►

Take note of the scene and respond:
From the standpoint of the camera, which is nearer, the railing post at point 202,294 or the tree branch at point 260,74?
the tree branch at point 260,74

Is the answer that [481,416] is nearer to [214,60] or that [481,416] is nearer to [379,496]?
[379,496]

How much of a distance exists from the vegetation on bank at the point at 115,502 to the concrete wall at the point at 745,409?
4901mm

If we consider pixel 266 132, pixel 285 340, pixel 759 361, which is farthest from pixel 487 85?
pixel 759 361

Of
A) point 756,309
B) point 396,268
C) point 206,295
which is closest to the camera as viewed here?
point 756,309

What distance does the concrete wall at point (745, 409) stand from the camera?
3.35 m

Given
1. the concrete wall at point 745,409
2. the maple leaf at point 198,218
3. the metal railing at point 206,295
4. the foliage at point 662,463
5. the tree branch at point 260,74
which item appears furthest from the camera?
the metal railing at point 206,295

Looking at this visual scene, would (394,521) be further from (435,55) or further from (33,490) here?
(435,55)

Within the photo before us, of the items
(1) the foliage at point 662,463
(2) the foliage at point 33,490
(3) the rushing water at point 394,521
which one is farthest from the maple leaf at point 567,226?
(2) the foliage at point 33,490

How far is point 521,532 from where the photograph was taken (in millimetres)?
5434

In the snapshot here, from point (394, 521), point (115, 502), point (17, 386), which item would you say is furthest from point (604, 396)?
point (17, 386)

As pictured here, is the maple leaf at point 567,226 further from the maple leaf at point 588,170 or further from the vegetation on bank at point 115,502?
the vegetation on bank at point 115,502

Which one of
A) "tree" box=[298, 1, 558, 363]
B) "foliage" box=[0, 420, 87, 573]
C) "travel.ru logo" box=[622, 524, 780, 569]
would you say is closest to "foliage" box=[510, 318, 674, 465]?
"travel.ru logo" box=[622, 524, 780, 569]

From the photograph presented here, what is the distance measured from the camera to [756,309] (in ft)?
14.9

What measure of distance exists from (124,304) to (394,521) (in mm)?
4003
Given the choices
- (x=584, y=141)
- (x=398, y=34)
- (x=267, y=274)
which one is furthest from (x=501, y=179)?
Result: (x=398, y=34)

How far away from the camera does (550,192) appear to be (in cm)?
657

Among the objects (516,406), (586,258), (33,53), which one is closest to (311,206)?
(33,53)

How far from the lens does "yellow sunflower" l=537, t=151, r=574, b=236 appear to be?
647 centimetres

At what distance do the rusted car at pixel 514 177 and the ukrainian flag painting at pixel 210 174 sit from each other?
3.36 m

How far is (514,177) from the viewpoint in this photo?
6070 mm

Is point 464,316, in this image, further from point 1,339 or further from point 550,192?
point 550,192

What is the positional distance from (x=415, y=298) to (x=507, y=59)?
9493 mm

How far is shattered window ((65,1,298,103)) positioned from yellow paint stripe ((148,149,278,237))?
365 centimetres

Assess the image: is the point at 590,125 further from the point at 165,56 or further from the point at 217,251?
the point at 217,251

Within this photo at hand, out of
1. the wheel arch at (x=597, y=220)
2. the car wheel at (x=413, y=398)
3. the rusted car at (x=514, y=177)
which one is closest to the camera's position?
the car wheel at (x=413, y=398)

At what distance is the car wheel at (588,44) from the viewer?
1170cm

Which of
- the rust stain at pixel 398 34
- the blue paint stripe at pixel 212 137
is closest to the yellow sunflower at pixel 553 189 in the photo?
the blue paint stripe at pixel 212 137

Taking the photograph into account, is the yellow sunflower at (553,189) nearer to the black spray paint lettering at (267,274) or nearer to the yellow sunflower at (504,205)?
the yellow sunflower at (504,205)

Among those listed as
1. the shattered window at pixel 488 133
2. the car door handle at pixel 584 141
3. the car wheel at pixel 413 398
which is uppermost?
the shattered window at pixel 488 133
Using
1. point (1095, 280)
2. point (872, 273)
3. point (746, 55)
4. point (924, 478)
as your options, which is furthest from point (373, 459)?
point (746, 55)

◄
►

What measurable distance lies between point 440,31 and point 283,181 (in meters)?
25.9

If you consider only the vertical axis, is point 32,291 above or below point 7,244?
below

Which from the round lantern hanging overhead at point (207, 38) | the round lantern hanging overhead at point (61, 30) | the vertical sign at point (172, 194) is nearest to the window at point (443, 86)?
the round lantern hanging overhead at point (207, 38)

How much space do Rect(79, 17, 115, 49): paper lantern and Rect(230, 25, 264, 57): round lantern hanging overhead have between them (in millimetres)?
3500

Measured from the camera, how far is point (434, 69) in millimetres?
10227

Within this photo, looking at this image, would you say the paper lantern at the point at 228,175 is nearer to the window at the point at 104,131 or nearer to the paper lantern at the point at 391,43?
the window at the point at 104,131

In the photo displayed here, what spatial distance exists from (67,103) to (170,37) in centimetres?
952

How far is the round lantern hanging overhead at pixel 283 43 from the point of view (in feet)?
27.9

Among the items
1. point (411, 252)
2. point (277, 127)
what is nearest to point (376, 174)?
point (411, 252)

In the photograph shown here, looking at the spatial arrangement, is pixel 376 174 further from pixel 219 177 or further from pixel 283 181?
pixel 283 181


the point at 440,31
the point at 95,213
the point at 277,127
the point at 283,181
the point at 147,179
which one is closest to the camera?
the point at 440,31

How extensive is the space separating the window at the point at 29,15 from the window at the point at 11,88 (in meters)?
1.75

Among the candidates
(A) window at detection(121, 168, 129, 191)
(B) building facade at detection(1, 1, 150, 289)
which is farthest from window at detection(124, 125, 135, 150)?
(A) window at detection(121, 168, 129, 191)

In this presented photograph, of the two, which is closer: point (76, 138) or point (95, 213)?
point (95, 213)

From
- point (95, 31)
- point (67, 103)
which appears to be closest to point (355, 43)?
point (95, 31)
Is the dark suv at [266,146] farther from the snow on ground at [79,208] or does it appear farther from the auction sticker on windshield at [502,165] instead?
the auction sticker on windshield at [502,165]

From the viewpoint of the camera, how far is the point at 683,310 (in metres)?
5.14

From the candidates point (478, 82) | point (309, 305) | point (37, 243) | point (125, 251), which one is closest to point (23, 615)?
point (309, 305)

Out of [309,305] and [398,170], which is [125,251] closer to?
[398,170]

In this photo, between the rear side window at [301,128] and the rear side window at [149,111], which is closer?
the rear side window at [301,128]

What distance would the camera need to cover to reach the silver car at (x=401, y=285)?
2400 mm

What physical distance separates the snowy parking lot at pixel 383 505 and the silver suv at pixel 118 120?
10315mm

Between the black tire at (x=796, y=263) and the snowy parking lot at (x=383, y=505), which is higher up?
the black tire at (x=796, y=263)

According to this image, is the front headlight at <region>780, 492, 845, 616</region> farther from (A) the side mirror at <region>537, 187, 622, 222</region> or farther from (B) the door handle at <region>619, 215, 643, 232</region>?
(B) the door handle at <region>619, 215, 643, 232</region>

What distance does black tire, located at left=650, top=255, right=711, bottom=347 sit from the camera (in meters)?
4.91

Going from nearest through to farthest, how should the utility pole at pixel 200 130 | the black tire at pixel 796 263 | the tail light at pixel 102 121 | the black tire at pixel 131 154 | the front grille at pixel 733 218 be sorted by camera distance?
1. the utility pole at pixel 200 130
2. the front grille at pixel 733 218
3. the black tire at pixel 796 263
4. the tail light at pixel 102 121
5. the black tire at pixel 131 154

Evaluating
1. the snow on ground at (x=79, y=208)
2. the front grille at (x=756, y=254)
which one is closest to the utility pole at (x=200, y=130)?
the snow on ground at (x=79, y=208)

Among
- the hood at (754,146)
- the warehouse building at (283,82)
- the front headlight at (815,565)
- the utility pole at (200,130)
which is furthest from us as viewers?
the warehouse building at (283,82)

◄
►

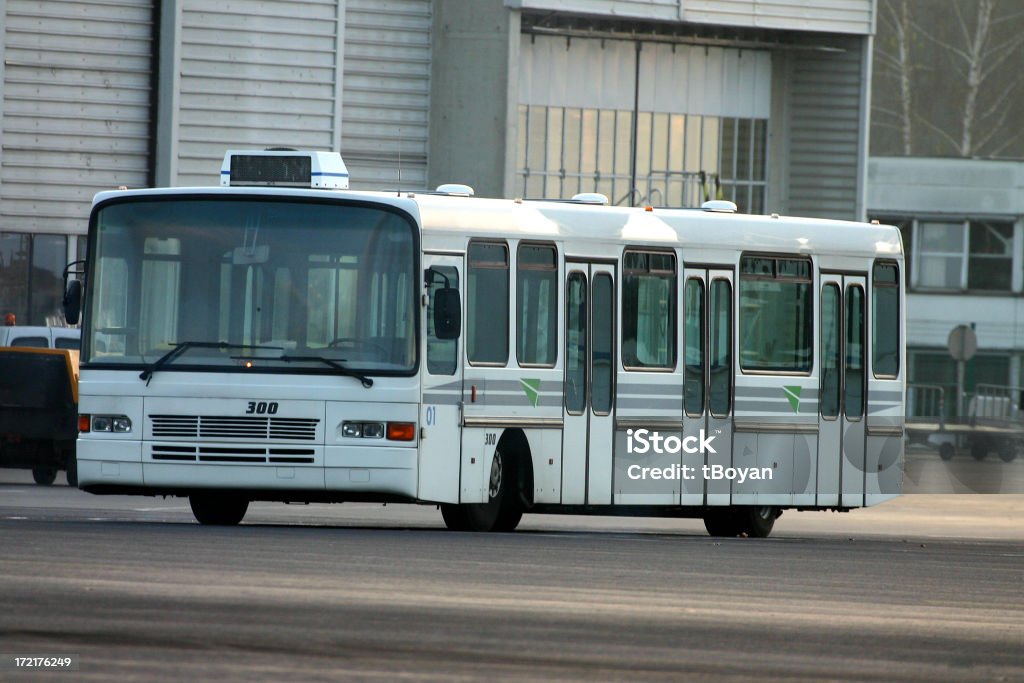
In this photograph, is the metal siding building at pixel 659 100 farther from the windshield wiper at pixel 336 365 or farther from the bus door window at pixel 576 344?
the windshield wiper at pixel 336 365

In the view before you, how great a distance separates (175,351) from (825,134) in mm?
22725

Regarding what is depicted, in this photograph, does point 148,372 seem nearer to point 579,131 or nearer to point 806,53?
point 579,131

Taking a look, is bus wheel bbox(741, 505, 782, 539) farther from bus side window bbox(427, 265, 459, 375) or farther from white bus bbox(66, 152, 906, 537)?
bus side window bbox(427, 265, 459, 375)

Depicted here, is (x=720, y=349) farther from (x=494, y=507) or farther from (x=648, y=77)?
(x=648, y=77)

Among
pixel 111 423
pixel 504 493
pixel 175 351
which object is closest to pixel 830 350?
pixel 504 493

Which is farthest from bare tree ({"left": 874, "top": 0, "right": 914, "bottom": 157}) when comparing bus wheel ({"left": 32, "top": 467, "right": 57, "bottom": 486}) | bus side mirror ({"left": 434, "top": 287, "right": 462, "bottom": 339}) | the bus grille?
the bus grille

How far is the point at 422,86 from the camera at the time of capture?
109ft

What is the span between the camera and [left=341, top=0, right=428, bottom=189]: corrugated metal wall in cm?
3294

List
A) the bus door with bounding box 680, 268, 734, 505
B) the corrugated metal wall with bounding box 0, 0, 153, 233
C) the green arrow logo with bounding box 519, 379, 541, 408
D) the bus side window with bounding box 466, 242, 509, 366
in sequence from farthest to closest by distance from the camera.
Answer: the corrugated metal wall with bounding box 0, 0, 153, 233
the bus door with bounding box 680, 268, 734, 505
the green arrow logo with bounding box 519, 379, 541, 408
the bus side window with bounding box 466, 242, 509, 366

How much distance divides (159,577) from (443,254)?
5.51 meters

◄

- DIRECTIONS FOR THIS TASK
Return every line of the records above that contains the string "branch".

- IN RESPONSE
From the standpoint of the camera, which is nearer, the railing post at point 202,294 or the tree branch at point 260,74?
the tree branch at point 260,74
5. the tree branch at point 260,74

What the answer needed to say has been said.